任务指令
能否把这篇报错帖从“报错位置发生在python/”到“cuda_kernel.run()”（首尾都包括）的部分重写一遍，并把其中的“generate_plugin_library”全部替换成“build_plugin_library”？

页面正文

Half model error #28

NingNanXin · 2023-03-01T08:19:32Z

感谢大佬们开源的工作。
在使用TPAT产生插件ScatterElements的时候，产生如下报错
onnxruntime.capi.onnxruntime_pybind11_state.Fail: [ONNXRuntimeError] : 1 : FAIL : Node (Concat_52) Op (Concat) [ShapeInferenceError] Can't merge shape info. Both source and target dimension have values but they differ. Source=1 Target=3 Dimension=0
我的运行命令为：
python onnx_to_plugin.py -i CodeFormer.onnx -o plan.onnx -n ScatterElements_1022 -dynamic=true -min=1 -max=6 -opt=3

报错位置发生在python/cuda_kernels.py compute_tensor()，重新加载half_model.onnx的时候，报错日志如下

 File "/data//TPAT/python/onnx_to_plugin.py", line 287, in <module>
    onnx2plugin(
  File "/data//TPAT/python/onnx_to_plugin.py", line 190, in onnx2plugin
    onnx_name_mapping_trt_plugin = generate_plugin_library(
  File "/data//TPAT/python/onnx_to_plugin.py", line 85, in generate_plugin_library
    cuda_kernel.run()
  File "/data//TPAT/python/cuda_kernel.py", line 54, in run
    graph_def = self.extract_target_onnx_node(self._onnx_model)
  File "/data//TPAT/python/cuda_kernel.py", line 211, in extract_target_onnx_node
    computed_tensor_shapes = self.compute_tensor_shape(
  File "/data//TPAT/python/cuda_kernel.py", line 163, in compute_tensor_shape
    session = ort.InferenceSession(half_model_path, providers=EP_list)
  File "/home/ningnx/anaconda3/lib/python3.9/site-packages/onnxruntime/capi/onnxruntime_inference_collection.py", line 360, in __init__
    self._create_inference_session(providers, provider_options, disabled_optimizers)

所给材料
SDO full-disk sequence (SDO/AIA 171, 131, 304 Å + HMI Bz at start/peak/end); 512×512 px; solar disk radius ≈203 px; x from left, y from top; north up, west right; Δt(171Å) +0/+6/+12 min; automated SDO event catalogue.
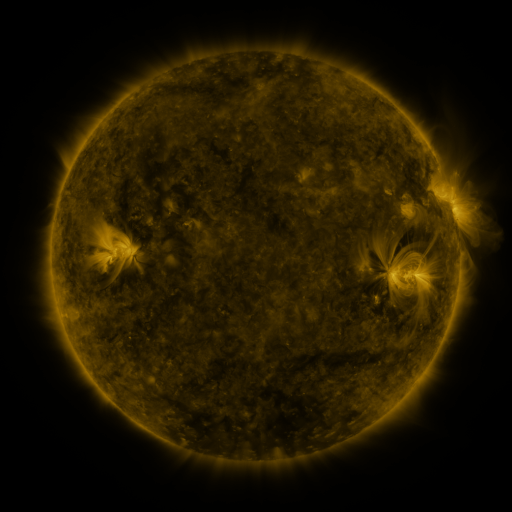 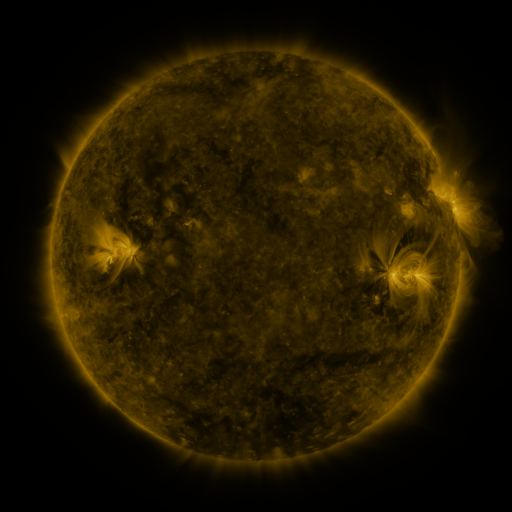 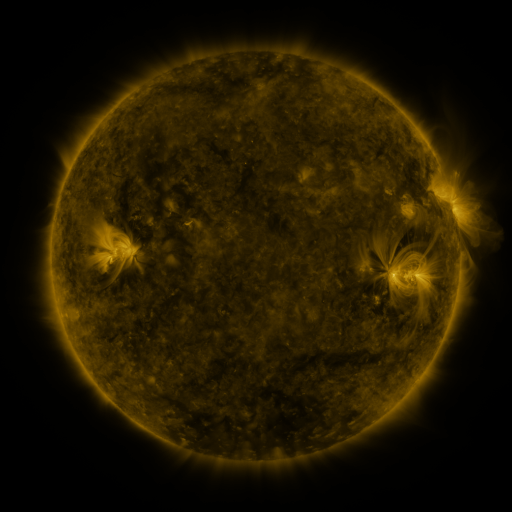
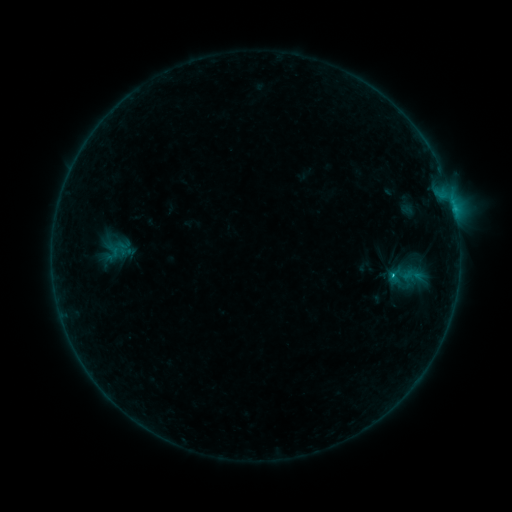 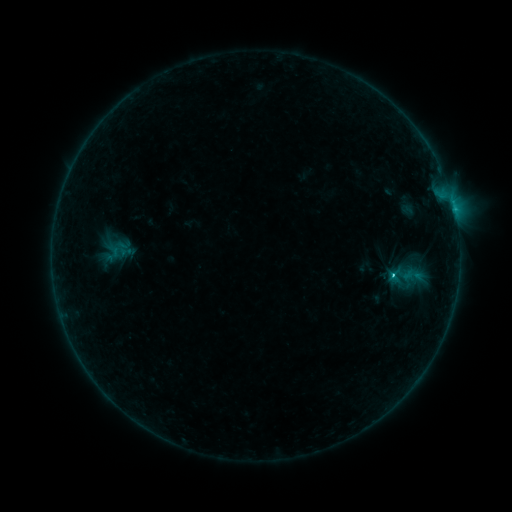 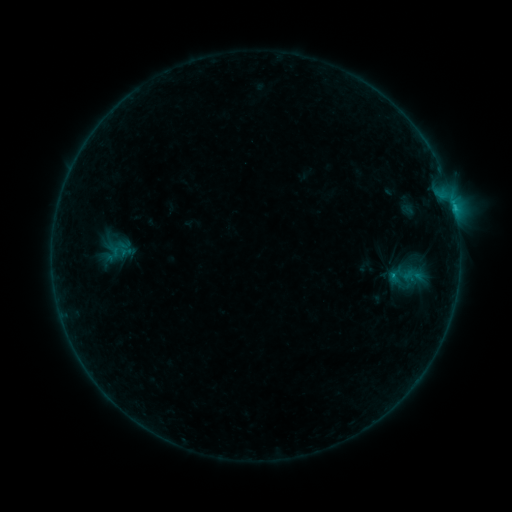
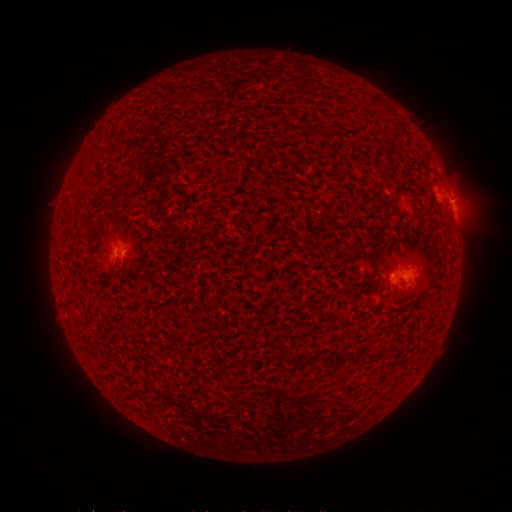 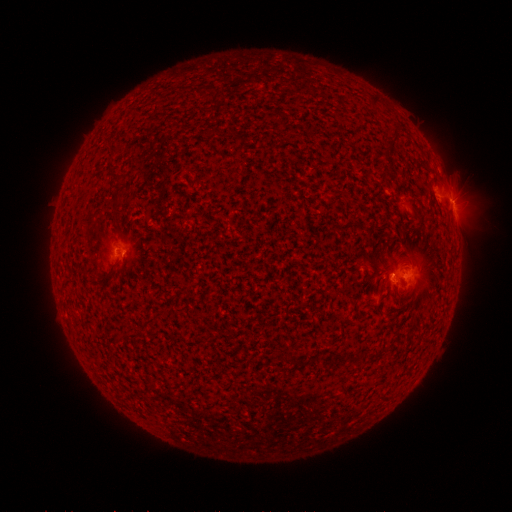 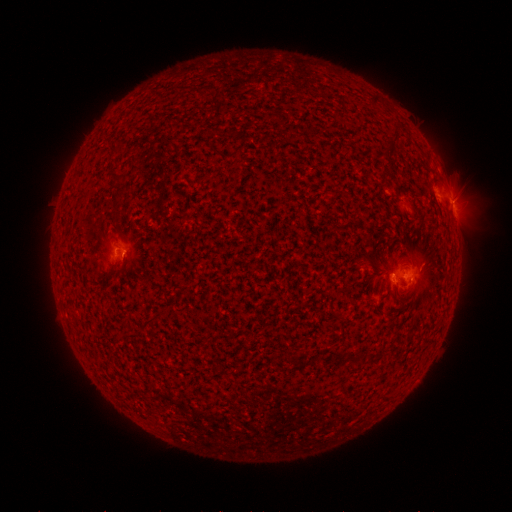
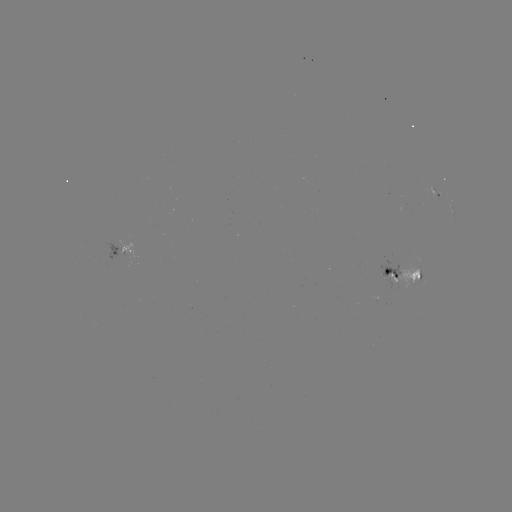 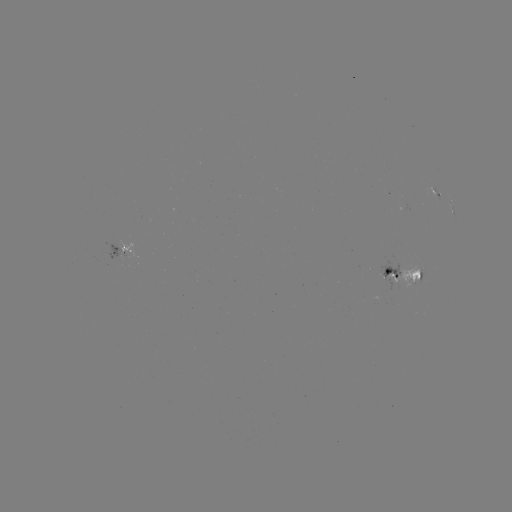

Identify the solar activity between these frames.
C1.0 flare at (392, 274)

参考答案
报错位置发生在python/cuda_kernels.py compute_tensor()，重新加载half_model.onnx的时候，报错日志如下

 File "/data//TPAT/python/onnx_to_plugin.py", line 287, in <module>
    onnx2plugin(
  File "/data//TPAT/python/onnx_to_plugin.py", line 190, in onnx2plugin
    onnx_name_mapping_trt_plugin = build_plugin_library(
  File "/data//TPAT/python/onnx_to_plugin.py", line 85, in build_plugin_library
    cuda_kernel.run()